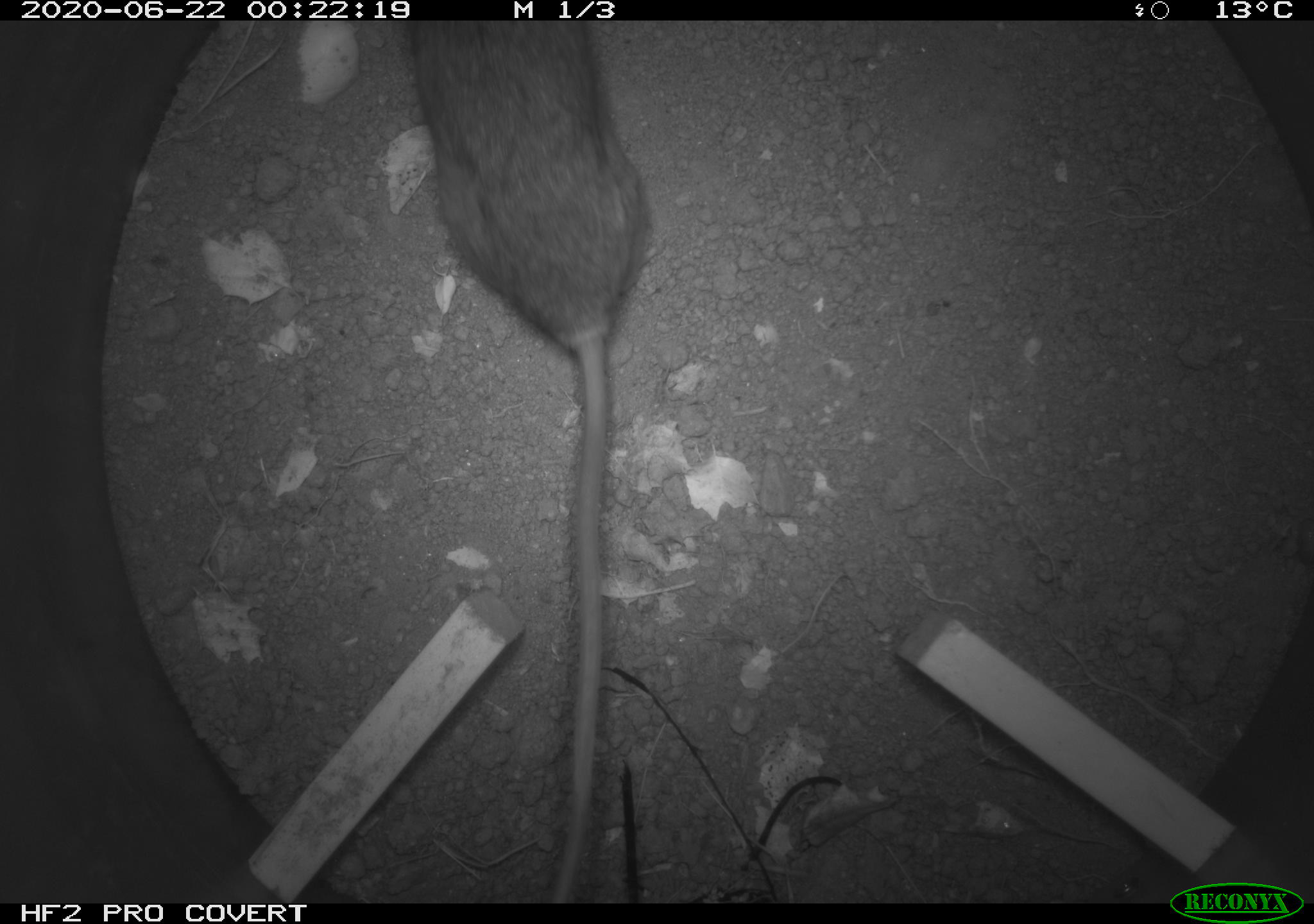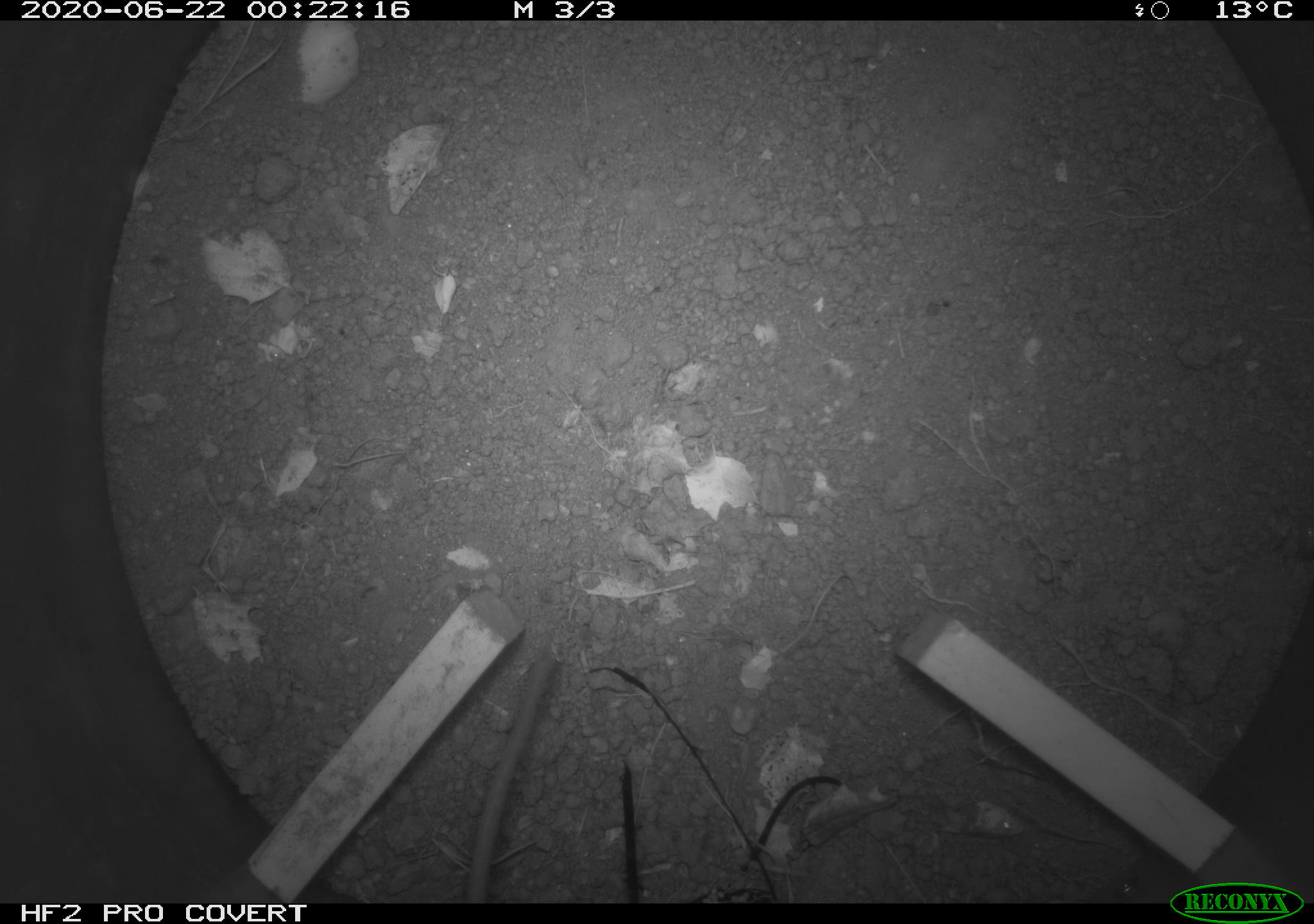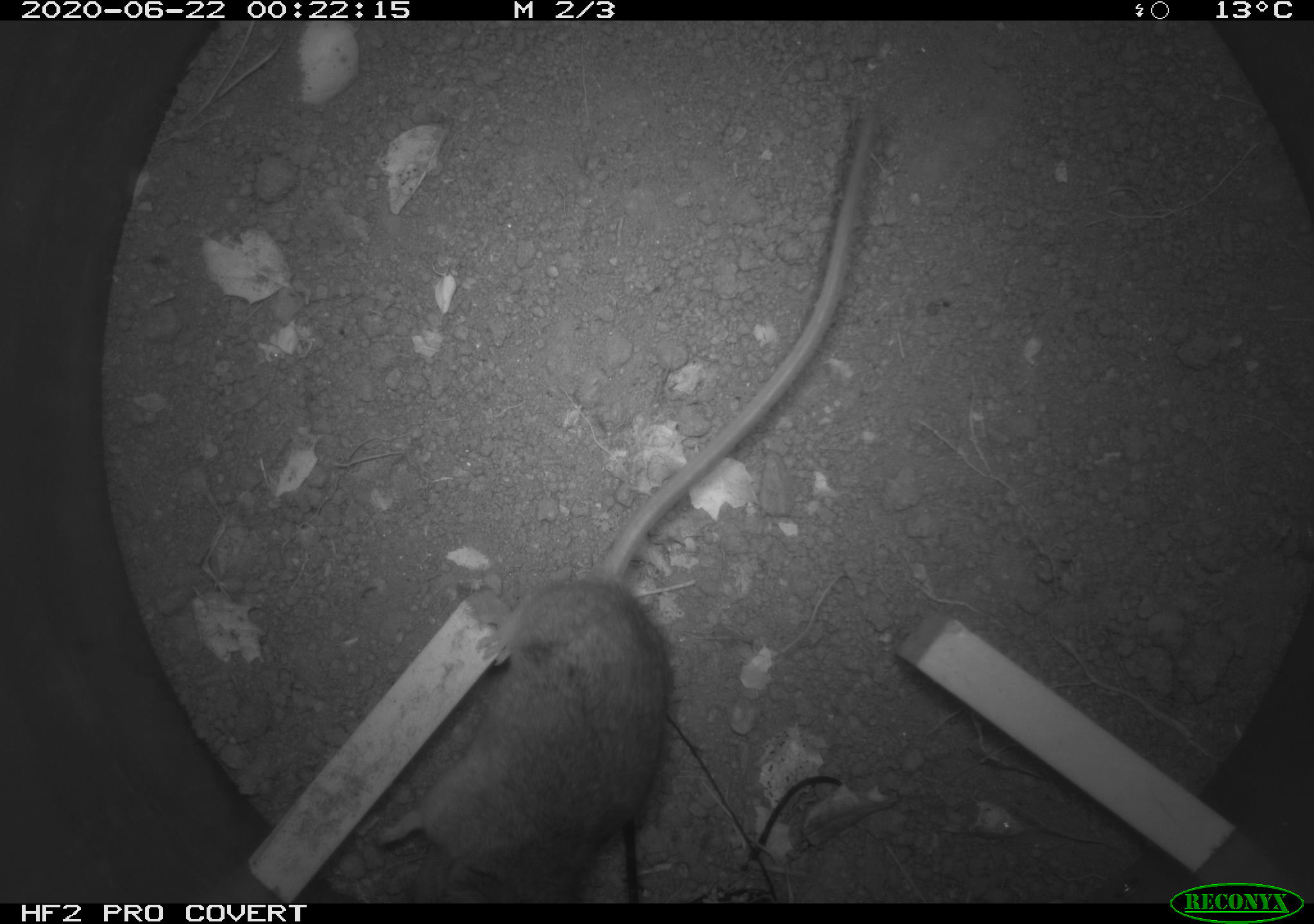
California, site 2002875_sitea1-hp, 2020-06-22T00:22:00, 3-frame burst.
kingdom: Animalia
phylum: Chordata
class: Mammalia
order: Rodentia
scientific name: Rodentia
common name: mouse species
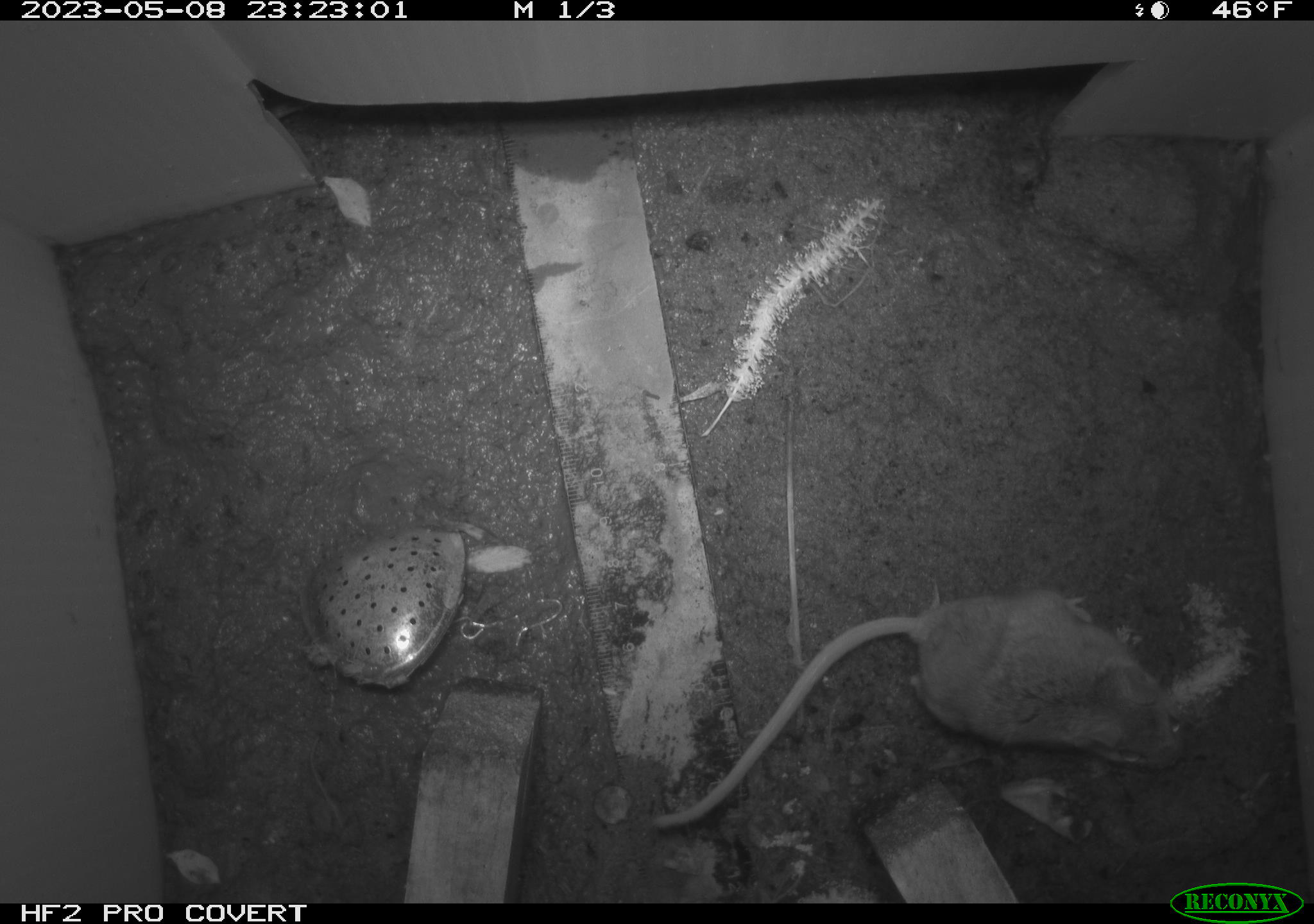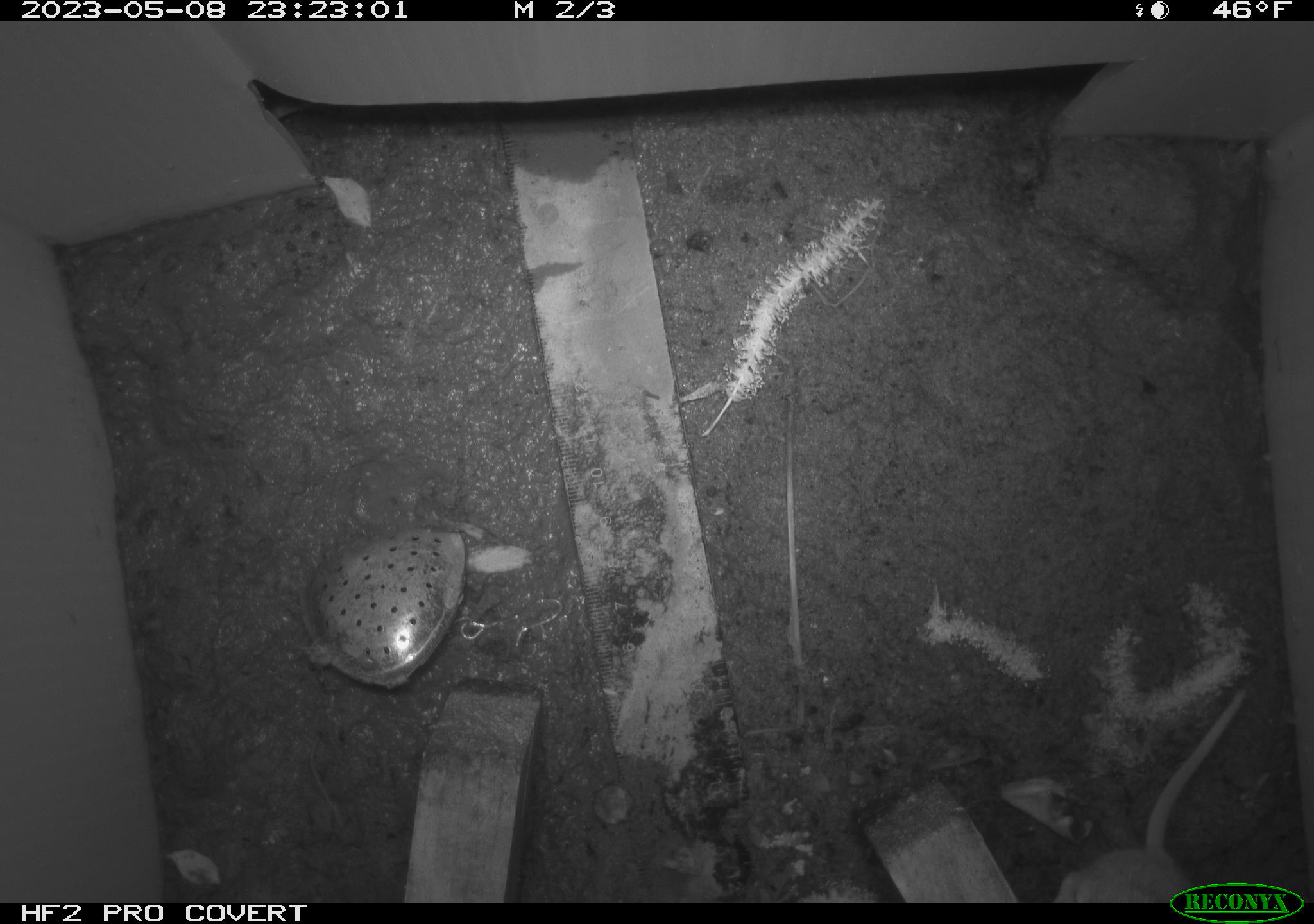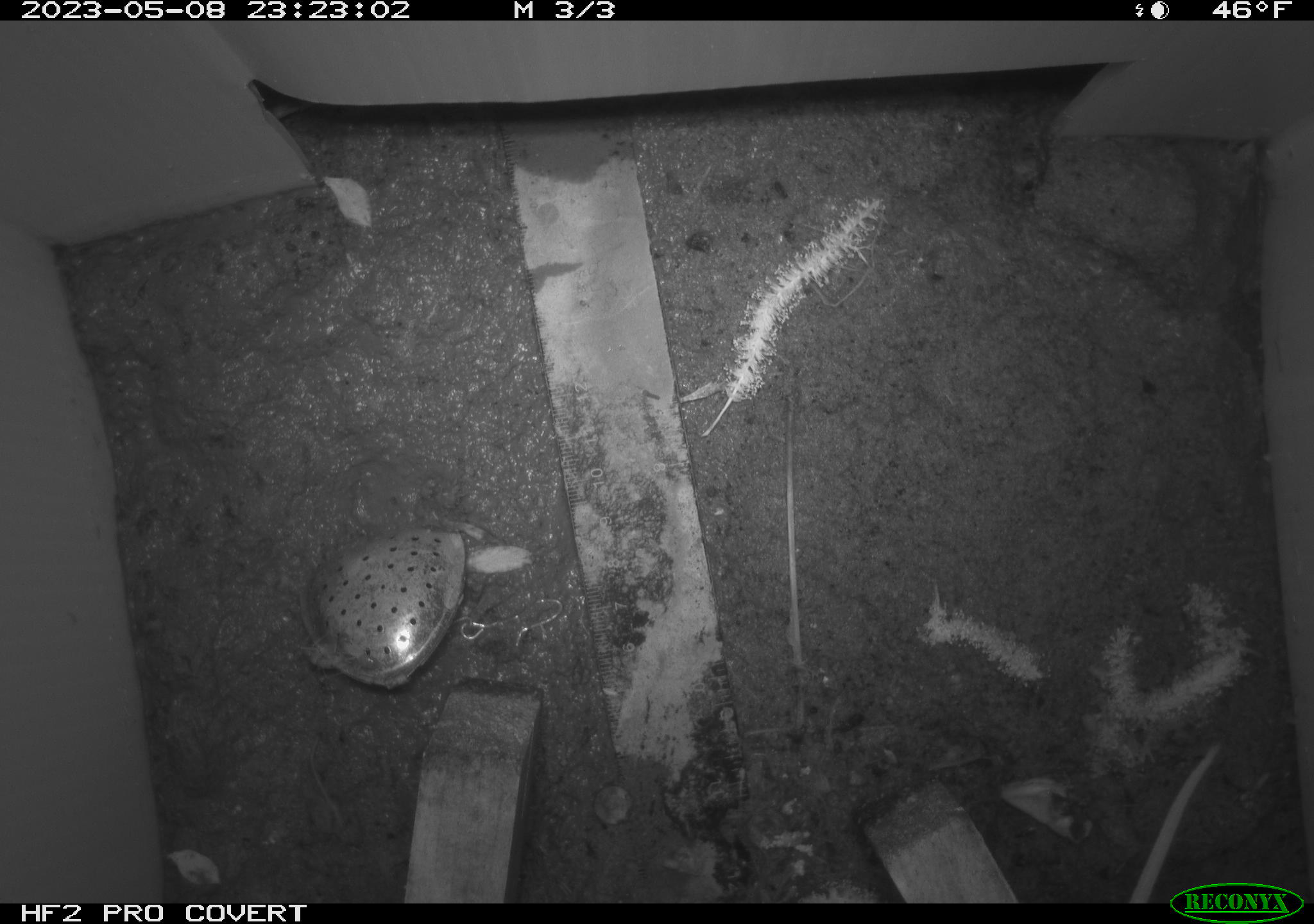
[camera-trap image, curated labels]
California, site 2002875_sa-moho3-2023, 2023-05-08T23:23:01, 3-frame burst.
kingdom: Animalia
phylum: Chordata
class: Mammalia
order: Rodentia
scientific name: Rodentia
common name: mouse species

※

BRIEF: Look above for lines with the word "frame" and copy them all.

WRITTEN RESPONSE:
California, site 2002875_sitea1-hp, 2020-06-22T00:22:00, 3-frame burst.
California, site 2002875_sa-moho3-2023, 2023-05-08T23:23:01, 3-frame burst.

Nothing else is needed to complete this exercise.